-- TASKS FOR THIS EXERCISE --
a) For the excerpt on header files and the preprocessor, decide whether each statement agrees with it. Answer yes or no for each, and quote the words of the text that settle it. (i) The client wants paxCount to return -1 for flights not in the database. (ii) The flights array in paxDB.c holds four values. (iii) Once the declaration in paxCheck.c is corrected, paxCheck compiles without error.
b) List every C source file named in the excerpt on header files and the preprocessor.
c) Copy out the part of the excerpt on header files and the preprocessor starting with "Oh right! We" and going on through "a compilation error.".

───── SELECTED EXCERPT ─────

Header files & the preprocessor

After we shipped paxCount, our client wants to change the specification! paxCount should distinguish between flights with 0 passengers (returning 0), and flights not in the database (returning -1).

Easy enough. For future flexibility, we decide to add a “default” parameter to getCount:

paxDB.c

int flights[] = { 20, 15, 0 }; int getCount(char* flightNumber, int deflt) { if (flightNumber[0] == '0') return flights[0]; if (flightNumber[0] == '1') return flights[1]; if (flightNumber[0] == '2') return flights[2]; return deflt; }

paxCount.c

int getCount(char* flightNumber, int deflt); int main(int argc, char** argv) { if (argc > 1) return getCount(argv[1], -1); return 0; }

This works pretty much as expected (255 is -1 in an unsigned 8-bit encoding):

$ gcc -Wall -Werror -o paxCount paxCount.c paxDB.c $ ./paxCount 2 ; echo $? 0 $ ./paxCount 5 ; echo $? 255

However, next morning our automated tests of paxCheck are producing strange results:

$ gcc -Wall -Werror -o paxCheck paxCheck.c paxDB.c $ ./paxCheck 5 && echo "OK" || echo "ERROR" OK

What’s going on? Flight 5 is not in our database, so the above command should return ERROR, not OK! Let’s have a look at paxCheck.c:

paxCheck.c

int getCount(char* flightNumber); int main(int argc, char** argv) { int count = 0; if (argc > 1) count = getCount(argv[1]); if (count == 0) return 1; /* error */ else return 0; /* success */ }

Oh right! We changed getCount in paxDB.c, but we forgot to update the declaration in paxCheck.c.

Even if you are confused by how this still compiles and runs,1 at least it is clear what the cause of the problem is. It’s easy enough to fix, by correcting the declaration of getCount to match its definition in paxDB.c:

paxCheck.c

int getCount(char* flightNumber, int deflt); int main(int argc, char** argv) { int count = 0; if (argc > 1) count = getCount(argv[1]); if (count == 0) return 1; /* error */ else return 0; /* success */ }
$ gcc -Wall -Werror -o paxCheck paxCheck.c paxDB.c paxCheck.c: In function ‘main’: paxCheck.c:8: error: too few arguments to function ‘getCount’

Aha! Now that the compiler knows the correct prototype for getCount, it can tell that the function call is incorrect, and stop with a compilation error.

───── RECORD LIST ─────

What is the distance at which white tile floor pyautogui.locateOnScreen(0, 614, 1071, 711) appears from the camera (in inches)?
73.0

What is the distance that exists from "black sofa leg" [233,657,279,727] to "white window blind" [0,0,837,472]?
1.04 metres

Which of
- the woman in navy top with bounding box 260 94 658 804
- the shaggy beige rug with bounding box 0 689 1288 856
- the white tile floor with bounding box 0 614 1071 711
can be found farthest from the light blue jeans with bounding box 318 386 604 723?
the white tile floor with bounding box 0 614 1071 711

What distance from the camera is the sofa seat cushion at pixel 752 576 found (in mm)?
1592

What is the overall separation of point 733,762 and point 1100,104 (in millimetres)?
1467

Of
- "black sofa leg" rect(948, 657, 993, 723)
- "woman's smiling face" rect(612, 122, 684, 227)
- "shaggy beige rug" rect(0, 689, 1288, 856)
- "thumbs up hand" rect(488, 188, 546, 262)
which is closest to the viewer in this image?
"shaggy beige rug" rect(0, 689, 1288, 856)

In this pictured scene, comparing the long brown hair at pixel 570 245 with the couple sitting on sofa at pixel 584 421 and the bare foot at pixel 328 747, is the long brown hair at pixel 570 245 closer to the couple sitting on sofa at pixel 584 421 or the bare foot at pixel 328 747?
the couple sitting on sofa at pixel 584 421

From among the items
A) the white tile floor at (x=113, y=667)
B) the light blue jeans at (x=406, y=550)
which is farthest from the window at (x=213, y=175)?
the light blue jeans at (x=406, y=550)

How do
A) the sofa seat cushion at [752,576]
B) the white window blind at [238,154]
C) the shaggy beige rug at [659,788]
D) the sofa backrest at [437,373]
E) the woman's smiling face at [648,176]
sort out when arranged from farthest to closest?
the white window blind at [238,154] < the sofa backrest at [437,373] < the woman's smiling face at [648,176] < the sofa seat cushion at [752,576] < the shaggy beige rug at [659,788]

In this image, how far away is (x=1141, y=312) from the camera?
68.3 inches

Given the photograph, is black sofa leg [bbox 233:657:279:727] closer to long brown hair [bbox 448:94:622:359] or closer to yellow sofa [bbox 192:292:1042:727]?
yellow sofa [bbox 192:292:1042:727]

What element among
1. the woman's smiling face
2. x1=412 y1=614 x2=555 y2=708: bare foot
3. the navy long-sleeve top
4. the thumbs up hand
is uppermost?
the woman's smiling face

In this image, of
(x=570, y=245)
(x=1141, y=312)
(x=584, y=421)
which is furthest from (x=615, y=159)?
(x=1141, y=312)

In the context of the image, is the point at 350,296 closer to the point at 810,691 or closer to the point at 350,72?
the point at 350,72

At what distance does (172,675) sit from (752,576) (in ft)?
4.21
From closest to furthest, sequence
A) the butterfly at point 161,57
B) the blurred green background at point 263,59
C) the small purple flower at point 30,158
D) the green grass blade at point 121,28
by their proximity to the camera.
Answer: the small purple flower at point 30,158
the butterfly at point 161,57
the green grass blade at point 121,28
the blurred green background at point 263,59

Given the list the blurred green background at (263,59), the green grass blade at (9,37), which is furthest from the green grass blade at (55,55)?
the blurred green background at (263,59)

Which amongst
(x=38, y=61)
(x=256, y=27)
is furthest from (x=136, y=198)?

─────

-- ANSWERS BELOW --
a)
(i) Yes: "flights not in the database (returning -1)"
(ii) No: "int flights[] = { 20, 15, 0 };"
(iii) No: "paxCheck.c:8: error: too few arguments to function ‘getCount’"

b) paxDB.c, paxCount.c, paxCheck.c

c)
Oh right! We changed getCount in paxDB.c, but we forgot to update the declaration in paxCheck.c.

Even if you are confused by how this still compiles and runs,1 at least it is clear what the cause of the problem is. It’s easy enough to fix, by correcting the declaration of getCount to match its definition in paxDB.c:

paxCheck.c

int getCount(char* flightNumber, int deflt); int main(int argc, char** argv) { int count = 0; if (argc > 1) count = getCount(argv[1]); if (count == 0) return 1; /* error */ else return 0; /* success */ }
$ gcc -Wall -Werror -o paxCheck paxCheck.c paxDB.c paxCheck.c: In function ‘main’: paxCheck.c:8: error: too few arguments to function ‘getCount’

Aha! Now that the compiler knows the correct prototype for getCount, it can tell that the function call is incorrect, and stop with a compilation error.